O Supremo Tribunal Federal (STF) consolidou um entendimento fundamental para a organização administrativa de Santa Catarina ao decidir que as atividades jurídicas de autarquias e fundações estaduais devem ser exercidas exclusivamente pela Procuradoria-Geral do Estado (PGE). A decisão reforça a unidade da representação judicial e da consultoria jurídica no âmbito da administração pública estadual.
O alcance da decisão do STF sobre as atividades jurídicas
A determinação da Corte suprema estabelece que a defesa dos interesses do Estado, incluindo suas entidades de administração indireta, deve centralizar-se no órgão de advocacia pública oficial.

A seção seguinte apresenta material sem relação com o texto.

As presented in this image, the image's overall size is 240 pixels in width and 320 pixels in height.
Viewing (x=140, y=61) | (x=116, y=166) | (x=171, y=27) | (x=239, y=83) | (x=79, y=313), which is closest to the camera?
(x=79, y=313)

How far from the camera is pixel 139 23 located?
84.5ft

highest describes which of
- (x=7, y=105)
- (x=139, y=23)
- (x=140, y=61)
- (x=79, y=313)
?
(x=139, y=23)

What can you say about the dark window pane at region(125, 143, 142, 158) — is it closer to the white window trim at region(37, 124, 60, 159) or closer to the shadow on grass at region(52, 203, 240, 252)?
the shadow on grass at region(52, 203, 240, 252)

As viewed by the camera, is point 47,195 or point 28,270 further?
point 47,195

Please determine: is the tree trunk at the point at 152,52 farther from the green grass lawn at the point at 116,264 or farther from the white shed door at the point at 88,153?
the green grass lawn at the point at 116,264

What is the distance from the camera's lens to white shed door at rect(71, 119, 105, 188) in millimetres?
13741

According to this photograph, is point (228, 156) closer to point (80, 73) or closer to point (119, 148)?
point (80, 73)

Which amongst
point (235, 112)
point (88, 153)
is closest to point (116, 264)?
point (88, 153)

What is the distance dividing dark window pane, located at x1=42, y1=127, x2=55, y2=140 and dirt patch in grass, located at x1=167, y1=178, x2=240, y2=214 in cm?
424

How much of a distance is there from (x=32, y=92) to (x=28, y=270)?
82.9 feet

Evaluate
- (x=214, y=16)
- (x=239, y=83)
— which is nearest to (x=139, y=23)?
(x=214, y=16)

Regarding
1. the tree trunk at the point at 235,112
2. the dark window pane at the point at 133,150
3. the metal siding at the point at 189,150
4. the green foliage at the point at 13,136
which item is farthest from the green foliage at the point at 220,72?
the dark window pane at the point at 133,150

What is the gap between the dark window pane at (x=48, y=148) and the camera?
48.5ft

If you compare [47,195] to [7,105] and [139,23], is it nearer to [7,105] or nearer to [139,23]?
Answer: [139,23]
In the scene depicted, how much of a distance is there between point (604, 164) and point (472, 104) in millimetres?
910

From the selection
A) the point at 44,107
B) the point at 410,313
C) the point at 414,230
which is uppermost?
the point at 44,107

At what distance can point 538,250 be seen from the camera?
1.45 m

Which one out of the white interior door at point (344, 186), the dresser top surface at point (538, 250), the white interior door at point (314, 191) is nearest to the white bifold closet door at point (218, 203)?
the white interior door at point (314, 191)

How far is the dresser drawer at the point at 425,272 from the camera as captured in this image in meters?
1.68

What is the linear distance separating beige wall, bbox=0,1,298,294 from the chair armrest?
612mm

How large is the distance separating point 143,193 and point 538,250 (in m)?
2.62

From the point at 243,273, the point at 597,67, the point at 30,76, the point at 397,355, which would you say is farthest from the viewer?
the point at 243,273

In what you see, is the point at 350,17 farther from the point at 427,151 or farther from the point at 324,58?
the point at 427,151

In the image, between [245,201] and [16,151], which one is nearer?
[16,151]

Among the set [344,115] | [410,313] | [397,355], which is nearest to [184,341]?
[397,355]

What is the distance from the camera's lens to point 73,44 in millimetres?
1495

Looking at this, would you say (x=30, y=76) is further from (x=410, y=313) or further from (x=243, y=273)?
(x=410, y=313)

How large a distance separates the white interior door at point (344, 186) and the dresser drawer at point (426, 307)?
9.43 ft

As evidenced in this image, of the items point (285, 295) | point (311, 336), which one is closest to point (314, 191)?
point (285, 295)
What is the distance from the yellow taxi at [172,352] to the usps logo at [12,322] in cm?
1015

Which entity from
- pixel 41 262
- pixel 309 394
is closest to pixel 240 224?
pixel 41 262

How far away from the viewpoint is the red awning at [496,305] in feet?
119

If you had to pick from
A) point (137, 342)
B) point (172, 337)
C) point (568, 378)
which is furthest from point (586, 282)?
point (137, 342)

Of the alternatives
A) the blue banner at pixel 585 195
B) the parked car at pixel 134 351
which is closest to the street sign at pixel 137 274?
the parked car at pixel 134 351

Com isso, fica vedada a criação de cargos ou departamentos jurídicos próprios dentro dessas autarquias e fundações que usurpem as competências atribuídas constitucionalmente aos Procuradores do Estado.
Por que as atividades jurídicas de autarquias foram centralizadas?
O STF fundamentou a decisão na necessidade de manter a uniformidade na orientação jurídica e a defesa coerente dos interesses públicos estaduais. Ao centralizar as atividades jurídicas de autarquias e fundações na PGE, busca-se:
- Garantir maior controle e padronização na interpretação das leis estaduais;
- Assegurar a autonomia técnica dos procuradores na defesa do patrimônio público;
- Evitar conflitos de interesses e a fragmentação da advocacia estatal;
- Otimizar os recursos públicos destinados à estrutura jurídica do Estado.
Impactos para a administração pública em Santa Catarina
Na prática, essa decisão exige uma reestruturação administrativa nas entidades atingidas em Santa Catarina. As autarquias e fundações que possuíam departamentos jurídicos autônomos ou cargos comissionados para advocacia deverão adequar suas estruturas à norma definida pelo Supremo. Esta medida reforça o papel da PGE como o único órgão responsável pelo assessoramento jurídico superior e pela representação judicial do ente federativo.
Segurança jurídica e advocacia pública
A decisão é um marco para a advocacia pública, destacando a importância da carreira de Procurador do Estado na salvaguarda da legalidade. Ao limitar a execução das atividades jurídicas de autarquias aos procuradores, o STF fortalece a segurança jurídica das ações administrativas, garantindo que a consultoria prestada às entidades esteja alinhada às diretrizes constitucionais e aos interesses diretos do Estado de Santa Catarina.